And this and this and this and also this:

And this adorable baby goshawk who was soft and warm and precious:

And they’re beautiful, but I really dig owls. Owls are my bag, man. What I learned there is owls are not for having. If you’re a member of the falconer’s association (which I could never be because I live in an apartment and you need to have a falconer’s outdoor area which must be approved by the association) you can slowly (over seven years) work up the falconry ladder getting to bigger and more dangerous birds, but at no point can you have an owl. You cannot buy an owl. You cannot acquire an owl. There are no owls to be had. I was very forlorn. It seems my dream of owl ownership is slowly fading away.

But not all was lost! There was a wildlife rehabilitation group there and they had some owls! Granted, they didn’t have the ones I really wanted to see (Eastern Screech or Saw-Whet) but they had this lovely one that was trying to catch a bit of a snooze, I think it’s a Barred Owl:

And a grumpy-pants horned one who gave me some serious stink-eye.

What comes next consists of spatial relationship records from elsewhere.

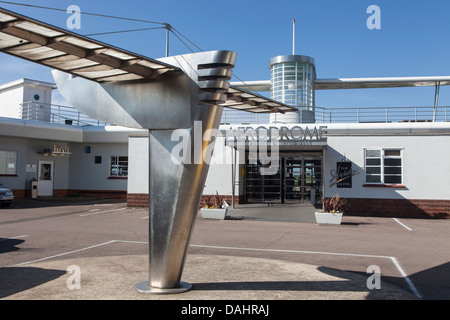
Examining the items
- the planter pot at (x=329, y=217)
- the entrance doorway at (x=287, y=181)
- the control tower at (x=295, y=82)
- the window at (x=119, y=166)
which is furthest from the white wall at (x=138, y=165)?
the planter pot at (x=329, y=217)

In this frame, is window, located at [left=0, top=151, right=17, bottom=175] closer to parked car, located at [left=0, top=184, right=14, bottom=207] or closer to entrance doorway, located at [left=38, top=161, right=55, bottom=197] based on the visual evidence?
entrance doorway, located at [left=38, top=161, right=55, bottom=197]

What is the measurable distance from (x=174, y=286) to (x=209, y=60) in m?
3.10

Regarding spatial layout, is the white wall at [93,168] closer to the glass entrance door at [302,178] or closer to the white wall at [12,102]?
the white wall at [12,102]

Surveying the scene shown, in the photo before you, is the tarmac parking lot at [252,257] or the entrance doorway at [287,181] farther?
the entrance doorway at [287,181]

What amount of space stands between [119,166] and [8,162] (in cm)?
623

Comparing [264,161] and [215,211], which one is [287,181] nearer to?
[264,161]

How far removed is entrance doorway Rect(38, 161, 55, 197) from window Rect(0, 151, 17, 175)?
179 centimetres

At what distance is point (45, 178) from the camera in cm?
2722

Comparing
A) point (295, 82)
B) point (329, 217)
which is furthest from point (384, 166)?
point (295, 82)

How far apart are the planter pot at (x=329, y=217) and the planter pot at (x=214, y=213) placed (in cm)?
343

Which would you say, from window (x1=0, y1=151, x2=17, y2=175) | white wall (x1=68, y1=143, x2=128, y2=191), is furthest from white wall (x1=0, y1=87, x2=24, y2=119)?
white wall (x1=68, y1=143, x2=128, y2=191)

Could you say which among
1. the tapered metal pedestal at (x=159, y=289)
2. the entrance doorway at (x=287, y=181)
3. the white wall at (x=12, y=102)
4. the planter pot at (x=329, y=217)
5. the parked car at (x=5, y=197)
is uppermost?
the white wall at (x=12, y=102)

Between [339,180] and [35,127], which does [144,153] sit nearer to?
[35,127]

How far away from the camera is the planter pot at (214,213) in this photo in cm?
1647
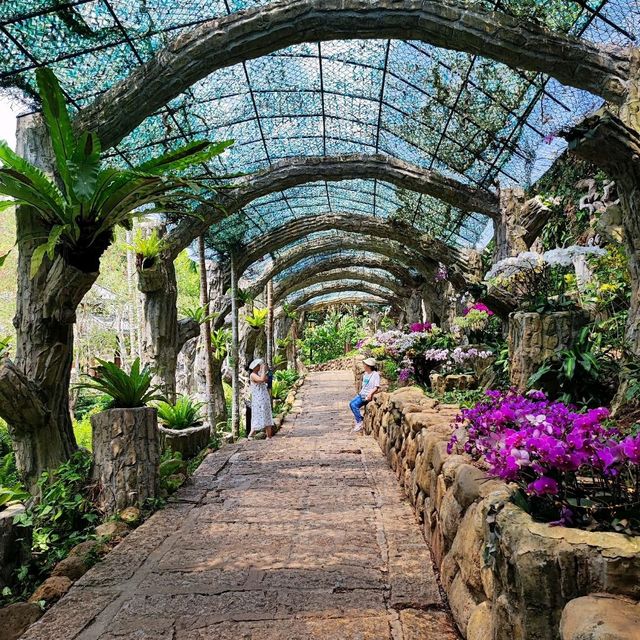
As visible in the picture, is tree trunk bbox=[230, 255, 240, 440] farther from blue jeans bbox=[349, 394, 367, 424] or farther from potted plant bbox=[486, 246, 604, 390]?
potted plant bbox=[486, 246, 604, 390]

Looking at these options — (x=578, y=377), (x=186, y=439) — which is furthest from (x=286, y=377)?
(x=578, y=377)

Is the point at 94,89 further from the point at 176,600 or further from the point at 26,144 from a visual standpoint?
the point at 176,600

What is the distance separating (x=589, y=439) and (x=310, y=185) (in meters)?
9.68

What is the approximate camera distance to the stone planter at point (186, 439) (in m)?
6.22

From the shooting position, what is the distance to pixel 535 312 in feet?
12.9

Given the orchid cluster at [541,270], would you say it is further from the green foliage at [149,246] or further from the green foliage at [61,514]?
the green foliage at [149,246]

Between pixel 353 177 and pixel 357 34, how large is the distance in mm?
3997

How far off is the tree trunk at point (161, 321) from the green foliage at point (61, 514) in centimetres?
340

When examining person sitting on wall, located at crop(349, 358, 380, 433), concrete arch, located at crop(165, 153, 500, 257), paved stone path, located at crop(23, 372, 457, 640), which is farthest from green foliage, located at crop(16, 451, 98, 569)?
concrete arch, located at crop(165, 153, 500, 257)

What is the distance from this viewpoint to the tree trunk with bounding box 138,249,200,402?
24.3ft

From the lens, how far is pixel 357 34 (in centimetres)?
488

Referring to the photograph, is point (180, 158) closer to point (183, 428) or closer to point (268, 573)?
point (268, 573)

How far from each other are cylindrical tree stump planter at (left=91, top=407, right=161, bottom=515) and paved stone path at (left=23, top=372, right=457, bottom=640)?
12.4 inches

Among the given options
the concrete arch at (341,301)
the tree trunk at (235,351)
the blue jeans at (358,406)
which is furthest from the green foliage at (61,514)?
the concrete arch at (341,301)
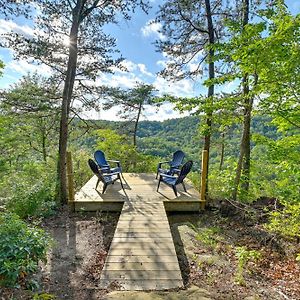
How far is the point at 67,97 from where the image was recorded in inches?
239

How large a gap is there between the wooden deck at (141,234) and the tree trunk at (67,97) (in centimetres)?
48

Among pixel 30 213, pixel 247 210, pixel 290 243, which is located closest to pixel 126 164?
pixel 30 213

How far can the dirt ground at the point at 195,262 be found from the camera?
9.20ft

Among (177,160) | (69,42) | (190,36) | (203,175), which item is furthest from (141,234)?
(190,36)

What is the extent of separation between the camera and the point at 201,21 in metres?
6.94

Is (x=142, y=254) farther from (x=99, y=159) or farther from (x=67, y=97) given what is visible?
(x=99, y=159)

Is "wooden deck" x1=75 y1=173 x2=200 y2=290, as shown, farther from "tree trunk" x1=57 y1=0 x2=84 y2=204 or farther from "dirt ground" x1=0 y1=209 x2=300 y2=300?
"tree trunk" x1=57 y1=0 x2=84 y2=204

I love how because their eyes work independently in a lot of ways (pupils dilate and contract, eyelids blink) it looks like there are two separate expressions on their faces.

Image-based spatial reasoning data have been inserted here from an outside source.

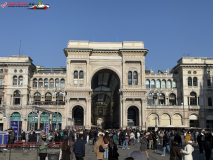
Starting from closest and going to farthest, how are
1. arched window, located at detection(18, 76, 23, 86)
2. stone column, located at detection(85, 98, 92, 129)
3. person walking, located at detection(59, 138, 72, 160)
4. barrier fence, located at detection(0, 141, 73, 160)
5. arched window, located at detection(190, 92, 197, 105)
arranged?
person walking, located at detection(59, 138, 72, 160) → barrier fence, located at detection(0, 141, 73, 160) → stone column, located at detection(85, 98, 92, 129) → arched window, located at detection(18, 76, 23, 86) → arched window, located at detection(190, 92, 197, 105)

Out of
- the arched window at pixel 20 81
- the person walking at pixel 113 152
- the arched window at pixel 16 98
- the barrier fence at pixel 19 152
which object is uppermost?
the arched window at pixel 20 81

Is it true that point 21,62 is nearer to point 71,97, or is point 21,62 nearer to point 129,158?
point 71,97

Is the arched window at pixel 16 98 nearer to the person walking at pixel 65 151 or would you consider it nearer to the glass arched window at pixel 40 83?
the glass arched window at pixel 40 83

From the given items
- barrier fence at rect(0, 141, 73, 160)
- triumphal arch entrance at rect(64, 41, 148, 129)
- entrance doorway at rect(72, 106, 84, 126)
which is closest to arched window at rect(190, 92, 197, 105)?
triumphal arch entrance at rect(64, 41, 148, 129)

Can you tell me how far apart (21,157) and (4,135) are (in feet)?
26.0

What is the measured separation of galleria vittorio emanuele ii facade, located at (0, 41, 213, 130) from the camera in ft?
217

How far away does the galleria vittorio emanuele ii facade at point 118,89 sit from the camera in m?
66.0

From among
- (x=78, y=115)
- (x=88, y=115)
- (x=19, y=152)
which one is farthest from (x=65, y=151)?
(x=78, y=115)

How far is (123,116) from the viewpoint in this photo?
64.6 metres

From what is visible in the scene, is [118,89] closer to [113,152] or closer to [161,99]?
[161,99]

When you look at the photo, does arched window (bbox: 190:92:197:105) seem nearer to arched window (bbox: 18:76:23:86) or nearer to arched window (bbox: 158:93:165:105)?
arched window (bbox: 158:93:165:105)

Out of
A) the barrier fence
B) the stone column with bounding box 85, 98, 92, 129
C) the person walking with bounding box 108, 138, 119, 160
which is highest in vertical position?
the stone column with bounding box 85, 98, 92, 129

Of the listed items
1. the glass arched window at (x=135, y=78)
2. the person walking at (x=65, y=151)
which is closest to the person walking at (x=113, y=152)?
the person walking at (x=65, y=151)

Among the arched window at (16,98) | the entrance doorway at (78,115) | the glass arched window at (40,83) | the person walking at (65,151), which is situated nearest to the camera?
the person walking at (65,151)
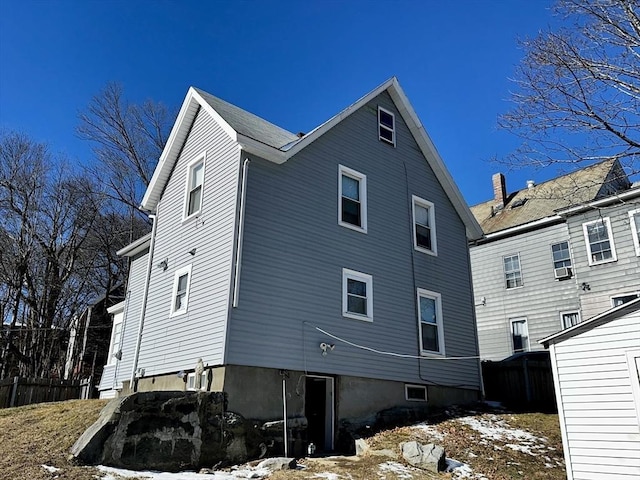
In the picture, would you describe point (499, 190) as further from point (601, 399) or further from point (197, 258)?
point (197, 258)

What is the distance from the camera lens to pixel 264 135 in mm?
13367

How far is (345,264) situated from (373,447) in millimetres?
4471

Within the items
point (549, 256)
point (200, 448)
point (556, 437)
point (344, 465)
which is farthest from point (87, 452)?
point (549, 256)

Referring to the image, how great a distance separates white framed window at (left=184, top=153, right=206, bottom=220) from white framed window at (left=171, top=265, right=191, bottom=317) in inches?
62.0

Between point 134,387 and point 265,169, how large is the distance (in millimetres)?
6836

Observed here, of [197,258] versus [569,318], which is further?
[569,318]

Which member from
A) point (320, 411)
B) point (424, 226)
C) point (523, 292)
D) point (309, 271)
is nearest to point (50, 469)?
point (320, 411)

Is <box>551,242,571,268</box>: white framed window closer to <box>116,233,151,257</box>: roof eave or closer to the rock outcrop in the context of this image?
the rock outcrop

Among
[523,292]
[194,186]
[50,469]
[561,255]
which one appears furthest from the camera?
[523,292]

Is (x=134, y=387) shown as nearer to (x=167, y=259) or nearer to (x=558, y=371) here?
(x=167, y=259)

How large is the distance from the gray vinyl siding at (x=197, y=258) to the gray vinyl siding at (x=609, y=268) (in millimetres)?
12877

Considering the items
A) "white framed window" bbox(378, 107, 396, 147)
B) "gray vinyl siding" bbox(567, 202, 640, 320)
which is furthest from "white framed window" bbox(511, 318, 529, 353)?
"white framed window" bbox(378, 107, 396, 147)

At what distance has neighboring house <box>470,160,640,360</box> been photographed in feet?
55.5

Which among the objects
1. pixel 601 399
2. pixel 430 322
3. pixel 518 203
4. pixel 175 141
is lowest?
pixel 601 399
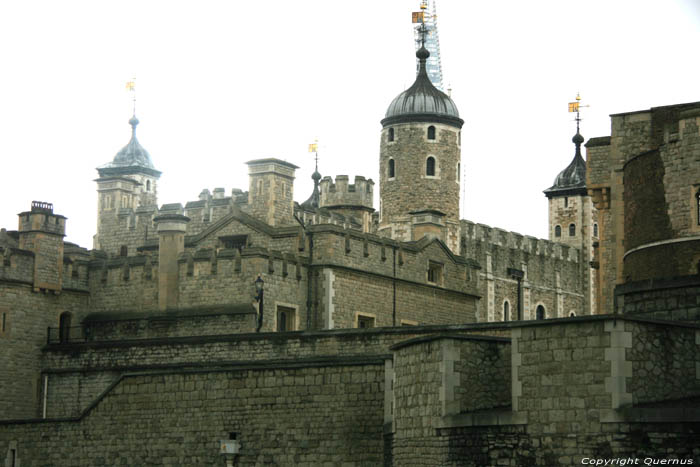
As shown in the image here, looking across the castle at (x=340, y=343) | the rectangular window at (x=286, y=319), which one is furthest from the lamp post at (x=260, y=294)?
the rectangular window at (x=286, y=319)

The best owl experience of the day was a with a wee tiny fellow. He was a short-eared owl, and he was a seething tiny puffball of rage in a wooden holding thing. I asked the nice rehabilitator man if he could pull out the little guy for me so I could get a shot of him and he said, “No, and I’ll tell you why. That bird is new, he’s wild and he’s feisty. But I’ll take a picture of him if you’d like.” I handed him my camera, and the man walked up slowly to the box, snapped a photo as quickly as he could and pulled his hand out of there. I found it great that this large, six-foot-one man was wary of this itty-bitty tiny smootchie demon-beast. Here’s the photo.

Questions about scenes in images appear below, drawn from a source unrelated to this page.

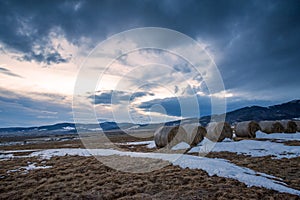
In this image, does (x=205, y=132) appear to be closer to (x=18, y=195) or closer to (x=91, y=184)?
(x=91, y=184)

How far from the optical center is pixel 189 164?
417 inches

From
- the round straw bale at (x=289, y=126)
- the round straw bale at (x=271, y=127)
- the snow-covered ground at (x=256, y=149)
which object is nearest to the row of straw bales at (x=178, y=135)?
the snow-covered ground at (x=256, y=149)

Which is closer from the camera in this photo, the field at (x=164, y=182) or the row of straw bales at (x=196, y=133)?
the field at (x=164, y=182)

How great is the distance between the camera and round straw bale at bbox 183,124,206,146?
19666 mm

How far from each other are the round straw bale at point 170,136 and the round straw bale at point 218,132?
312 centimetres

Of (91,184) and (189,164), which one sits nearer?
(91,184)

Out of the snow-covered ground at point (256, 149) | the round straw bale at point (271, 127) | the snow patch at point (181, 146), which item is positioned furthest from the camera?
the round straw bale at point (271, 127)

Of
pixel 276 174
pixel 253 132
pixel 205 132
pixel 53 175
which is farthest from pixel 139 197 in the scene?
pixel 253 132

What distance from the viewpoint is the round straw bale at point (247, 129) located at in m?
26.1

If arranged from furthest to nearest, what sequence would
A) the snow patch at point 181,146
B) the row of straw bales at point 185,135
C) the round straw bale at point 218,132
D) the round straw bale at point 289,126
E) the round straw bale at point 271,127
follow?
the round straw bale at point 289,126 < the round straw bale at point 271,127 < the round straw bale at point 218,132 < the row of straw bales at point 185,135 < the snow patch at point 181,146

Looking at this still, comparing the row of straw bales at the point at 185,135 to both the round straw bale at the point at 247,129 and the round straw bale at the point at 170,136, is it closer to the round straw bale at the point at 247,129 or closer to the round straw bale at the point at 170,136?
the round straw bale at the point at 170,136

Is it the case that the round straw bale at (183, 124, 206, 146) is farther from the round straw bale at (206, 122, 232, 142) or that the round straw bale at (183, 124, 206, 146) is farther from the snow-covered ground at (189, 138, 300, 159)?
the round straw bale at (206, 122, 232, 142)

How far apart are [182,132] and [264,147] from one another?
6.72 metres

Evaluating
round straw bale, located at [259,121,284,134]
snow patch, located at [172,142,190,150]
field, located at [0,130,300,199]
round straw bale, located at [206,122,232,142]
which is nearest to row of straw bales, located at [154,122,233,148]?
round straw bale, located at [206,122,232,142]
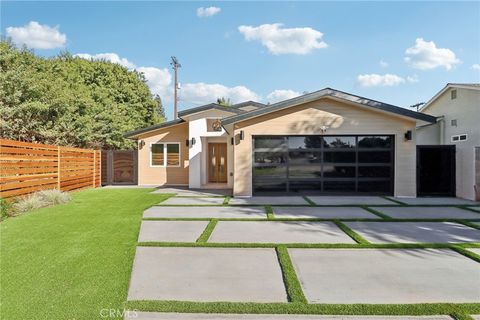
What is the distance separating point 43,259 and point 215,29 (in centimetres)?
1046

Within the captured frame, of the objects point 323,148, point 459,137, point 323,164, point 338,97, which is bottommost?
point 323,164

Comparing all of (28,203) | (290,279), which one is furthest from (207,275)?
(28,203)

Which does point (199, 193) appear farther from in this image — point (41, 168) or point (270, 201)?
point (41, 168)

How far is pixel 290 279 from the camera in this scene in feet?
11.8

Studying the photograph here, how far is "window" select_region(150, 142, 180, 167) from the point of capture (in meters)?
15.6

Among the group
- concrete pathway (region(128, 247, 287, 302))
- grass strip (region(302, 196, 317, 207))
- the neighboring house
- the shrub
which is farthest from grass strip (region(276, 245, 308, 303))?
the neighboring house

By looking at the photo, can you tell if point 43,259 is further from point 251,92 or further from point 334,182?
point 251,92

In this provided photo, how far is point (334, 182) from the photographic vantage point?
11.0 metres

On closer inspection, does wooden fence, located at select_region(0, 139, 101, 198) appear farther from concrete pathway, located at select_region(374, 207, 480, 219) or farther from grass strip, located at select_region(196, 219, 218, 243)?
concrete pathway, located at select_region(374, 207, 480, 219)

Evil Death-Bird…of DEATH! And Cuteness! But mainly DEATH!

There was also a wolf at the Birds of Prey Day, and that was kind of exciting. The wolf handlers were really nervous about having the wolf be around so many kids, but I was psyched. “Wha…? There might be a mauling? I don’t want to miss that! Lemme get my funnel cake and I’ll be right there!” However, this was the most mellow wild animal I have ever seen in my life.

The wolf handler asked the audience if anyone had a really fragrant perfume or lotion and someone did, so she poured it on the ground, and the wolf rolled around in it. He does that to mask his scent from his prey. So now, before his prey is taken down, it will be wondering why the forest smells like Bath and Body Works.

Artists who I think are outstanding.

Monday, May 16th, 2011

I’m constantly on the prowl for new and exciting illustrators and artists, mainly because I feel like I am perpetually inundated with crappy stuff, so when I see something that stands out from the crowd of mundacity, I get excited and I feel the need to share it with others. Here are two of them.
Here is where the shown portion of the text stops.